Required action 1 — Reproduce everything in the theater review from "In Watertown, New" down to "for our times.".
Required action 2 — According to the theater review, whose music is woven together with Brecht's words in the New Rep revue?
Required action 3 — Continue the theater review about the New Rep revue from the end of its last line.

Source text —
_ _ _ _ _ _ _

Across our land, the theater community is stepping up to the plate in ways that are gratifying and empowering to address the toxic miasma that is wafting its way from the swamp on the Potomac. Countless Artistic Directors have pivoted quickly to adjust their theater's schedules to address the current political climate. And others are finding that plays and musicals they had long ago scheduled into the current season now have a new and unanticipated relevancy, poignancy, and prophetic edge in these dark times.
In Watertown, New Rep, under the incisive direction of Jim Petosa, has taken the morose and shadowy worlds evoked by the lyrics of Bertolt Brecht and redirected them from their initial setting in the shadows of the Third Reich and pointed them squarely at the chilling prospect of a new Reich. Brecht's words and Kurt Weill's music have been plucked from their initial settings and woven together into a revue that is a cautionary tale for our times.
In the Program Notes, Mr. Petosa is explicit in using Brecht's words to make the leap from the strident tunes of Germany to our present political cacophony:
"In the dark times
Will there also be singing?
Yes, there will be singing
About the dark times."

_ _ _ _ _ _ _

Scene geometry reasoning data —
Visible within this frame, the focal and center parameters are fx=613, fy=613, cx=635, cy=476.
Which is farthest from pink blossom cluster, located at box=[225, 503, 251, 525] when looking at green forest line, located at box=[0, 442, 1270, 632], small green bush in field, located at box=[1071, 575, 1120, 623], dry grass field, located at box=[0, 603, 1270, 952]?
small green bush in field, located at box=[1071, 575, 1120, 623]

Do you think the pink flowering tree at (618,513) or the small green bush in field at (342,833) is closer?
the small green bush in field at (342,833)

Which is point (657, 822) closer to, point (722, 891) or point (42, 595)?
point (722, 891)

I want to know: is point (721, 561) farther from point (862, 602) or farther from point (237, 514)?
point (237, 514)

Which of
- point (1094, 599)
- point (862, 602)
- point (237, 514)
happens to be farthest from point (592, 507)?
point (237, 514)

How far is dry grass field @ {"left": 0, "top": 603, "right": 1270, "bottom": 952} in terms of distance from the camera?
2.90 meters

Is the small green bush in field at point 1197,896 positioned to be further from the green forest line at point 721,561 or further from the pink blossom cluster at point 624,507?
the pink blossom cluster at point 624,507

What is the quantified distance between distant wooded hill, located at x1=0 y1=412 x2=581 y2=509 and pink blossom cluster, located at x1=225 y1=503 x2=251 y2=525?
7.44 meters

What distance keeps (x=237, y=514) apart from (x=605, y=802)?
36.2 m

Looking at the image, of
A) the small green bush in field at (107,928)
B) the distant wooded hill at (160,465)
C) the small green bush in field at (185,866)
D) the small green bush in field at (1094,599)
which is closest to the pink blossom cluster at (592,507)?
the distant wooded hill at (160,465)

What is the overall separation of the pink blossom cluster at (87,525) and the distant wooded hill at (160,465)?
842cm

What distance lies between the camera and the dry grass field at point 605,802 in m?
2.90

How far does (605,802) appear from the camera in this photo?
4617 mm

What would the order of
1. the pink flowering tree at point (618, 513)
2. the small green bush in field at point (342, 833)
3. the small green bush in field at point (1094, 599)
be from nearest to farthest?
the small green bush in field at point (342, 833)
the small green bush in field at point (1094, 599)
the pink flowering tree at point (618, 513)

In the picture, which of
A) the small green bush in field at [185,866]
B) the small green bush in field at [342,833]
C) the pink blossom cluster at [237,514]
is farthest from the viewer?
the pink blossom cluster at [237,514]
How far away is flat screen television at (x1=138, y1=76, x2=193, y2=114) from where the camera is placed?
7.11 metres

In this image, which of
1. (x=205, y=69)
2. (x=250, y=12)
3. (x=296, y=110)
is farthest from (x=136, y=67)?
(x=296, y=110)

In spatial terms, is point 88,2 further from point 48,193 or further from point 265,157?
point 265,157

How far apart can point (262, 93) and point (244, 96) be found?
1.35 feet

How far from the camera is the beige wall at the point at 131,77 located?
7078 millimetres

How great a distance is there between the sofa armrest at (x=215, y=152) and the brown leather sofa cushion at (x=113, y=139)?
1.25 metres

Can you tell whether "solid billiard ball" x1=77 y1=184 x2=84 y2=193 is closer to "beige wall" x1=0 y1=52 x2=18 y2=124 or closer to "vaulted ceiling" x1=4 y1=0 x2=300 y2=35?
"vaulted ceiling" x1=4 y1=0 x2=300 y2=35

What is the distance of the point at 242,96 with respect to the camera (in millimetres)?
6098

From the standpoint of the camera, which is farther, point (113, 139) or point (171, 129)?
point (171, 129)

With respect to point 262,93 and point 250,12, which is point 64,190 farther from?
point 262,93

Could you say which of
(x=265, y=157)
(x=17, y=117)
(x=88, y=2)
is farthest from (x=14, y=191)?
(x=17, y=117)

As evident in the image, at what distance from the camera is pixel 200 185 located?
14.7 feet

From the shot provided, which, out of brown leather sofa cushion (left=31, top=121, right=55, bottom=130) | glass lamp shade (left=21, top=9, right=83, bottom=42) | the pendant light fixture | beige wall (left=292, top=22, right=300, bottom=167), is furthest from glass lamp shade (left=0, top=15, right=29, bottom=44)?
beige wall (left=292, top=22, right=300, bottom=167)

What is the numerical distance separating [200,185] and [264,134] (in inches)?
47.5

_ _ _ _ _ _ _

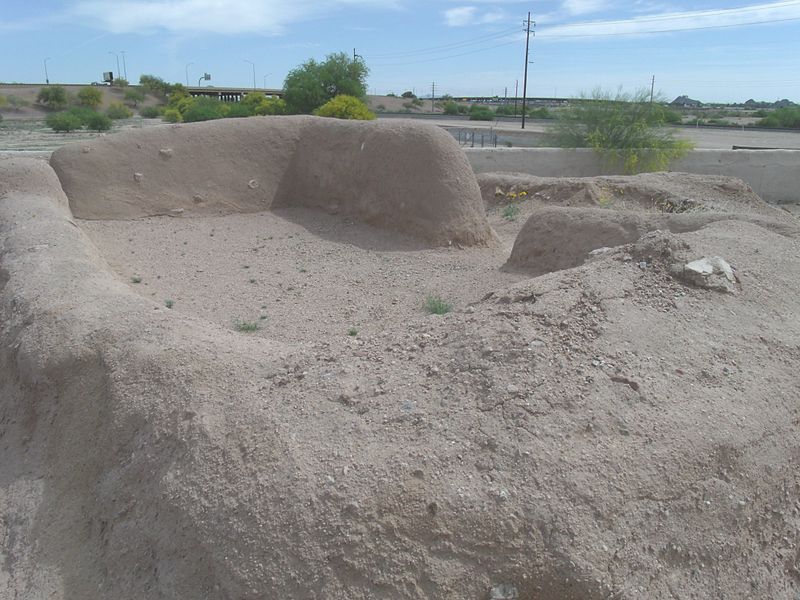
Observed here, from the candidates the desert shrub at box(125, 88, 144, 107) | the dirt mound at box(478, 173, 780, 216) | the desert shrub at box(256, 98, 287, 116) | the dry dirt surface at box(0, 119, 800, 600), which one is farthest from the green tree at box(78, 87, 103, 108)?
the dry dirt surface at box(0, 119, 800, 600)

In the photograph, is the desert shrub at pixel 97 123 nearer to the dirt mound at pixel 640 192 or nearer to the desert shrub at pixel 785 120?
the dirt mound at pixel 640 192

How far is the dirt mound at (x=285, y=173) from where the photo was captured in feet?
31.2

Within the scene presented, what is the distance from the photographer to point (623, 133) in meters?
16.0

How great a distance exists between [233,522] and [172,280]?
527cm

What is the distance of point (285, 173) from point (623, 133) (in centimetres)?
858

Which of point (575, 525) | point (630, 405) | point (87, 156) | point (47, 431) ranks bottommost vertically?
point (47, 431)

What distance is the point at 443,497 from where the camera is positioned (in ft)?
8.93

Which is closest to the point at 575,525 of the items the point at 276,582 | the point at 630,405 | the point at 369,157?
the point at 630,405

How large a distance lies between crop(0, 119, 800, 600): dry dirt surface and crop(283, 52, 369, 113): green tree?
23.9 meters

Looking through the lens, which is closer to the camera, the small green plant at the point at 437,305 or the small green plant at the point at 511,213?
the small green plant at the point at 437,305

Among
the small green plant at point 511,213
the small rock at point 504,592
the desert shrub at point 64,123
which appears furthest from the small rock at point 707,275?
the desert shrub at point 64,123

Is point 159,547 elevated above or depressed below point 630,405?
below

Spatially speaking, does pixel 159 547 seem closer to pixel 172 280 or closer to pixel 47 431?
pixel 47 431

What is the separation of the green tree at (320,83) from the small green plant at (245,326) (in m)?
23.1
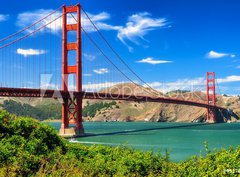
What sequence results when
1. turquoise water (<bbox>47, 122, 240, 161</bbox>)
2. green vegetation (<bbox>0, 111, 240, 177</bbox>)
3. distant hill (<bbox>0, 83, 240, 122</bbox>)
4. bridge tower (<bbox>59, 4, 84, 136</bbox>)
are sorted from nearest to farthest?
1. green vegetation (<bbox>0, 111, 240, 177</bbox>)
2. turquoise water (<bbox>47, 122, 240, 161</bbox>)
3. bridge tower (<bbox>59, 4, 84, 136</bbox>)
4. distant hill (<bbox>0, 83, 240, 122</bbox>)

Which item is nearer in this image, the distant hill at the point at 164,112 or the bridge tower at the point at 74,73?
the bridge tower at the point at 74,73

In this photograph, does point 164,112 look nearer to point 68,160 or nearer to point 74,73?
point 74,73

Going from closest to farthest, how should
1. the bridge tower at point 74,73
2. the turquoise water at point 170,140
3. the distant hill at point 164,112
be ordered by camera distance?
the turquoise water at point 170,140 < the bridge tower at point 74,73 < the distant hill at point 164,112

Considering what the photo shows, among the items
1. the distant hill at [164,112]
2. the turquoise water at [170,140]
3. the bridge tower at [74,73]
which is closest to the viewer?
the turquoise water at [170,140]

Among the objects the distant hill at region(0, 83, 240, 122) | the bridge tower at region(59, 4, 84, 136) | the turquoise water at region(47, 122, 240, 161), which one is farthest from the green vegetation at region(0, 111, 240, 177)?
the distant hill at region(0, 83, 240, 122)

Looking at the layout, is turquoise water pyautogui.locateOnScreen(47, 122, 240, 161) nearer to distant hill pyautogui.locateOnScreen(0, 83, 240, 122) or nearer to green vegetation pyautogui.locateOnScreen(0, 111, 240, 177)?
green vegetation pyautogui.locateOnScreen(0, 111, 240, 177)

_ _ _ _ _ _ _

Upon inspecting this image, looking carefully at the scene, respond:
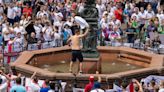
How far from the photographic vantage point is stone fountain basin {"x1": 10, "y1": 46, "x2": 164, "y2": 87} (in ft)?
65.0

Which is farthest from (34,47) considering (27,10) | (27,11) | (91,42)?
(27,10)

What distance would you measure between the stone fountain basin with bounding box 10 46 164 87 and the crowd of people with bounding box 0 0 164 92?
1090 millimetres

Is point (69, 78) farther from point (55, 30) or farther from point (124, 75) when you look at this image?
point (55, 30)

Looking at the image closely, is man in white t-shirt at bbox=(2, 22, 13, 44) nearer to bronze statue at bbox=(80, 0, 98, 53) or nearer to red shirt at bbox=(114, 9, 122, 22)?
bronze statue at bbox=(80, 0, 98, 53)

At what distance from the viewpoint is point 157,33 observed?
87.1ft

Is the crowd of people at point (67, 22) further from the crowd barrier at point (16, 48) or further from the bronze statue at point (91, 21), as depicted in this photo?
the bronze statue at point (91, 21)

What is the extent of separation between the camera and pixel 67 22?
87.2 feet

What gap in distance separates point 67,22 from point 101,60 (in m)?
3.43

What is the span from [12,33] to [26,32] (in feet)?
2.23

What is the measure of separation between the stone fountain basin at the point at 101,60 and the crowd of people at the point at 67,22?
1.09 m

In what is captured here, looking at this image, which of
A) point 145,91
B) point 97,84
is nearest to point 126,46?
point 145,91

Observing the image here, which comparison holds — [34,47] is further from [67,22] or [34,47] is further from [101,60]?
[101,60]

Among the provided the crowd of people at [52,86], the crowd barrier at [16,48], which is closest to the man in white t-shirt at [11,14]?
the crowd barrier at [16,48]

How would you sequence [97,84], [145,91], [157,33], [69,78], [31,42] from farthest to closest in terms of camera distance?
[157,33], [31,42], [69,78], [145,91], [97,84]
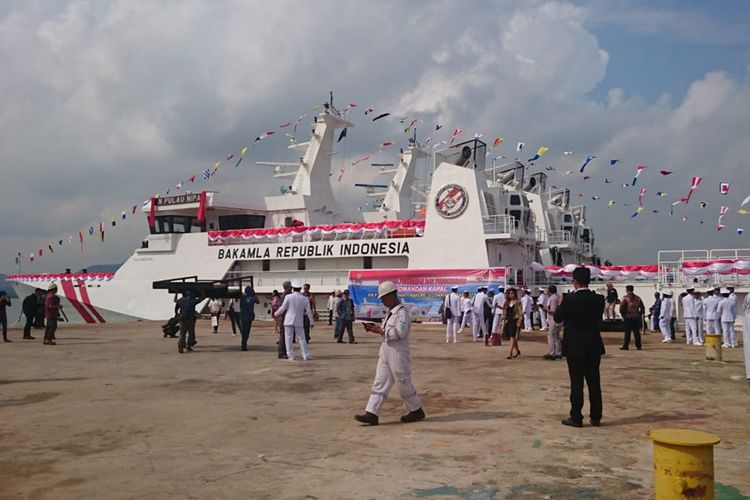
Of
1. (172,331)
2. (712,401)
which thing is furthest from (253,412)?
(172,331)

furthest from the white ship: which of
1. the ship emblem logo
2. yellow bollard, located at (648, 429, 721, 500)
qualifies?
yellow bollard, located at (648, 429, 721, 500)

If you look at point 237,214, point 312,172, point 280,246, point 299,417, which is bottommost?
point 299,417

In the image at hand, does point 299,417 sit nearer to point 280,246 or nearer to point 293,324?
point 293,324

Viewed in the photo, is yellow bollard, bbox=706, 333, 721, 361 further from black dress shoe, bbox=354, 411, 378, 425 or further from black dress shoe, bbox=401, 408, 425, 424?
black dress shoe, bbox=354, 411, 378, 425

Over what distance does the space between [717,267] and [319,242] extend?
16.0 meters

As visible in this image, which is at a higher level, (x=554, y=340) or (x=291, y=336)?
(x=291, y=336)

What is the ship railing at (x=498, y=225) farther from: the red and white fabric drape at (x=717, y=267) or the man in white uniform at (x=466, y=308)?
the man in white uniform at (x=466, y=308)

_ _ _ _ _ _ _

Task result 1 —
In Watertown, New Rep, under the incisive direction of Jim Petosa, has taken the morose and shadowy worlds evoked by the lyrics of Bertolt Brecht and redirected them from their initial setting in the shadows of the Third Reich and pointed them squarely at the chilling prospect of a new Reich. Brecht's words and Kurt Weill's music have been plucked from their initial settings and woven together into a revue that is a cautionary tale for our times.

Task result 2 — Kurt Weill's

Task result 3 —
"Art is not a mirror held up to reality
but a hammer with which to shape it."
"The worst illiterate is the political illiterate, he doesn't hear, doesn't speak, nor participates in the political events. He doesn't know the cost of life, the price of the bean, of the fish, of the flour, of the rent, of the shoes and of the medicine, all depend on political decisions. The political illiterate is so stupid that he is proud and swells his chest saying that he hates politics. The imbecile doesn't know that, from his political ignorance is born the prostitute, the abandoned child, and the worst thieves of all, the bad politician, corrupted and flunky of the national and multinational companies."
In reading these quotations, I got chills in imagining how pointedly they speak to our present circumstance. Mr. Petosa chose songs with Brechtian lyrics and vignettes that illustrate the point that Brecht was making in these quotations. He assembled a stellar quartet of singers led by Music Director, Matthew Stern, to bring these sentiments to life. This revue had been been arranged by George Tabori from various translations from the German of Brecht's words.
Christine Hamel portrayed Mature Woman, Carla Martinez played Young Woman, Jake Murphy played Young Man, and Brad Daniel Peloquin portrayed Mature Man. They offered some familiar tunes, like "Mack The Knife," and "Surabaya Johnny," as well as more obscure Brecht and Weill collaborations. The overall impact of this revue was powerfully thought-provoking. It runs at the Black Box Theater at the Mosesian Center for the Arts through March 5th.
New Rep Website
In New York City, only a few blocks from the "very famous" Trump Tower, The York Theatre Company is presenting as part of their "Musicals In Mufti" series a revue entitled "Berlin To Broadway with Kurt Weill: A Musical Voyage."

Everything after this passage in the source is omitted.